===== Source text =====
TautomerCanonicalizer gives unexpected/forbidden form of phosphoric acid #20

benbowen · 2018-02-08T19:54:17Z

I'm converting all the molecules in my database to canonical-tautomers and noticed that things like NADH looked weird. You can see it most plainly for phosphoric acid. I didn't expect the Hydrogen on the phosphorous. Is this the correct/expected behavior?

from rdkit import Chem
from rdkit.Chem import Draw
from molvs.tautomer import TautomerCanonicalizer

original_smiles = 'OP(=O)(O)O'

original_mol = Chem.MolFromSmiles(original_smiles)
tautomerized_mol = TautomerCanonicalizer().canonicalize(original_mol)

Draw.MolsToGridImage([original_mol,tautomerized_mol],
                     molsPerRow=3,subImgSize=(200,200),
                     legends=['original','tautomer'])

benbowen · 2018-02-08T19:56:54Z

NADH looks like this

original_smiles = 'NC(=O)C1=CN([C@@H]2O[C@H](COP(=O)(O)OP(=O)(O)OC[C@H]3O[C@@H](N4C=NC5=C4N=CN=C5N)[C@H](O)[C@@H]3O)[C@@H](O)[C@H]2O)C=CC1'

original_mol = Chem.MolFromSmiles(original_smiles)
tautomerized_mol = TautomerCanonicalizer().canonicalize(original_mol)
===== Information supplied =====
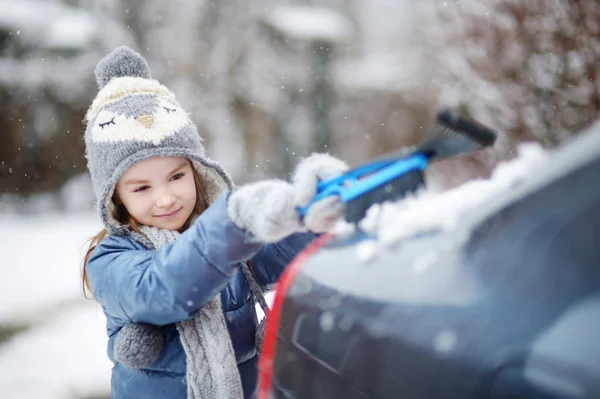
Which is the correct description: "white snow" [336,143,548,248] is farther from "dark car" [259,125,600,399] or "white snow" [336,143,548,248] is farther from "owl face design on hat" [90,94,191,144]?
"owl face design on hat" [90,94,191,144]

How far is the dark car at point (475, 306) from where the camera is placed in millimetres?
788

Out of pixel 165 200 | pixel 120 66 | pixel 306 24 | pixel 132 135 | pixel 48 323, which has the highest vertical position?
pixel 306 24

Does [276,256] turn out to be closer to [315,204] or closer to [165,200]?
[165,200]

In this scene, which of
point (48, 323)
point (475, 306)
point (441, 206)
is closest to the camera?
point (475, 306)

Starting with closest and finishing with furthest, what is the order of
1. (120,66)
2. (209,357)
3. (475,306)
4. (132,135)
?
(475,306)
(209,357)
(132,135)
(120,66)

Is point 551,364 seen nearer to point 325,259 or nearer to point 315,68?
point 325,259

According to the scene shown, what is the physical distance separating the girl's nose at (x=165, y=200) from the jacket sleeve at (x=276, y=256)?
330 mm

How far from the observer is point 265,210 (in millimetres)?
1191

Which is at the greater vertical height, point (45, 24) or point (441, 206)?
point (45, 24)

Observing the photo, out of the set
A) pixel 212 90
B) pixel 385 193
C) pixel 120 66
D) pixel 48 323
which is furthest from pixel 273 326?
pixel 212 90

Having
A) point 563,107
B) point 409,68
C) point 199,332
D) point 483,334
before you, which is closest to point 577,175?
point 483,334

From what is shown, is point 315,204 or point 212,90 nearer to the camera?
point 315,204

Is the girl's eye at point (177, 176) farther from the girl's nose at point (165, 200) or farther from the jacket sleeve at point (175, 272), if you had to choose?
the jacket sleeve at point (175, 272)

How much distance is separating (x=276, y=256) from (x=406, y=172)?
0.76m
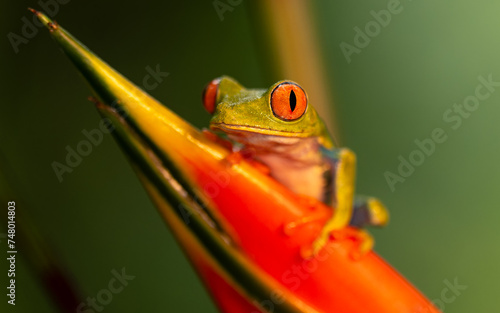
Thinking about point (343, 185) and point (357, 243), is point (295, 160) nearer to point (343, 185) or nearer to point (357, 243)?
point (343, 185)

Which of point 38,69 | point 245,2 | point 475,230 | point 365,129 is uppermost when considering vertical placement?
point 38,69

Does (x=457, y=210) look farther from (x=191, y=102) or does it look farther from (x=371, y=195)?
(x=191, y=102)

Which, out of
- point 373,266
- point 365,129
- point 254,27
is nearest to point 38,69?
point 254,27

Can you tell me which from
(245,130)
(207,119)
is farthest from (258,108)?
(207,119)

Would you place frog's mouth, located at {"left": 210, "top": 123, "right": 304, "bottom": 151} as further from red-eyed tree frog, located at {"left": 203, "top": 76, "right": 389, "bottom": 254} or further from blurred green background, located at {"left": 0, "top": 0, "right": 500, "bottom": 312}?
blurred green background, located at {"left": 0, "top": 0, "right": 500, "bottom": 312}

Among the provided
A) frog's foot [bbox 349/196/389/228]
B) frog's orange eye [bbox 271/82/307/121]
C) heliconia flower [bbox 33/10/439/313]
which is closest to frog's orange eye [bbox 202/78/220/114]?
frog's orange eye [bbox 271/82/307/121]

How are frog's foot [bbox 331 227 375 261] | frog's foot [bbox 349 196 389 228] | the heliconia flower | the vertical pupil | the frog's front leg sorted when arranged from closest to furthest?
the heliconia flower < frog's foot [bbox 331 227 375 261] < the vertical pupil < the frog's front leg < frog's foot [bbox 349 196 389 228]

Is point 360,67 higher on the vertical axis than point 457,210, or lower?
higher
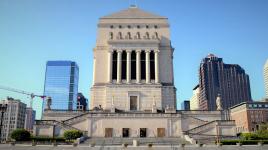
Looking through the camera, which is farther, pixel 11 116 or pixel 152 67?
pixel 11 116

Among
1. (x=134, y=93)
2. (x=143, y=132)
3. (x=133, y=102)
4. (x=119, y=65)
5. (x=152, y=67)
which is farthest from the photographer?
(x=152, y=67)

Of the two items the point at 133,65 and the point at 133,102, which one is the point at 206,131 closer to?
the point at 133,102

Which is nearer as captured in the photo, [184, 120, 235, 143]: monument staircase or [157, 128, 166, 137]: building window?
[184, 120, 235, 143]: monument staircase

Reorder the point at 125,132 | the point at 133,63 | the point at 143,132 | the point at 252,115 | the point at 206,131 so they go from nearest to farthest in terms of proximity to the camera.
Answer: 1. the point at 206,131
2. the point at 125,132
3. the point at 143,132
4. the point at 133,63
5. the point at 252,115

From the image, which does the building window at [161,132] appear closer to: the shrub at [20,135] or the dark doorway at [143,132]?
the dark doorway at [143,132]

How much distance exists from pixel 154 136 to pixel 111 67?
23.3 m

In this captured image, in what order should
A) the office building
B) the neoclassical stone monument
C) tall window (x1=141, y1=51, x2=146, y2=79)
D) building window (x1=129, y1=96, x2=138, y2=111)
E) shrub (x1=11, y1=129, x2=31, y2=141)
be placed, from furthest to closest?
the office building → tall window (x1=141, y1=51, x2=146, y2=79) → building window (x1=129, y1=96, x2=138, y2=111) → the neoclassical stone monument → shrub (x1=11, y1=129, x2=31, y2=141)

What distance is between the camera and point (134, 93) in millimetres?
73188

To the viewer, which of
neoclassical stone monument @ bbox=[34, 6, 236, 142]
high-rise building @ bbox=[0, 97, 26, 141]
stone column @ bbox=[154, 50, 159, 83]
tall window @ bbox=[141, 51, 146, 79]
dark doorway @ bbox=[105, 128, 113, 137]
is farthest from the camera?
high-rise building @ bbox=[0, 97, 26, 141]

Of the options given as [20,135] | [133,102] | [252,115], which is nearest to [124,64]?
[133,102]

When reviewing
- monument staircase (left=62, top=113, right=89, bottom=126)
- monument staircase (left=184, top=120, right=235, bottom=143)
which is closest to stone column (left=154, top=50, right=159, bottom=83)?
monument staircase (left=184, top=120, right=235, bottom=143)

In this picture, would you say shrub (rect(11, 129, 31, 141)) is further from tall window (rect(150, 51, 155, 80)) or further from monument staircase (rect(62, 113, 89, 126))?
tall window (rect(150, 51, 155, 80))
=====
### Directives
A. Lay out the records from the line containing "In this picture, would" through the end of the records as a JSON list of strings, one string per line, leaving out blank lines.
B. Continue the thread about the tautomer canonicalizer's odd phosphoric acid form from where it stops.

### Task-by-task outputs
A.
[
  "In this picture, would you say shrub (rect(11, 129, 31, 141)) is further from tall window (rect(150, 51, 155, 80)) or further from monument staircase (rect(62, 113, 89, 126))?",
  "tall window (rect(150, 51, 155, 80))"
]

B.
Draw.MolsToGridImage([original_mol,tautomerized_mol],
                     molsPerRow=1,subImgSize=(600,300),
                     legends=['original','tautomer'])

mcs07 · 2018-02-09T14:04:58Z

I think this is caused by the phosphonic acid rules: https://github.com/mcs07/MolVS/blob/master/molvs/tautomer.py#L130

It can probably be fixed by making the SMARTS pattern more strict to match only the intended target:
https://en.wikipedia.org/wiki/Phosphorous_acid

benbowen · 2018-02-09T17:57:56Z

You are correct, removing that rule stops that moiety from being modified. When you say, "more strict", you think specify an explicit number of bonds on the Phosphorous in the SMARTS pattern?

Why does rdkit allow 7 bonds on the phosphorous? Rdkit is a vast package, but looking at the definition of Phosphorous, it has max bonds of 5.

If I do SantizeMol, the hydrogen stays put. When I paste the structure into ChemDraw, its not valid.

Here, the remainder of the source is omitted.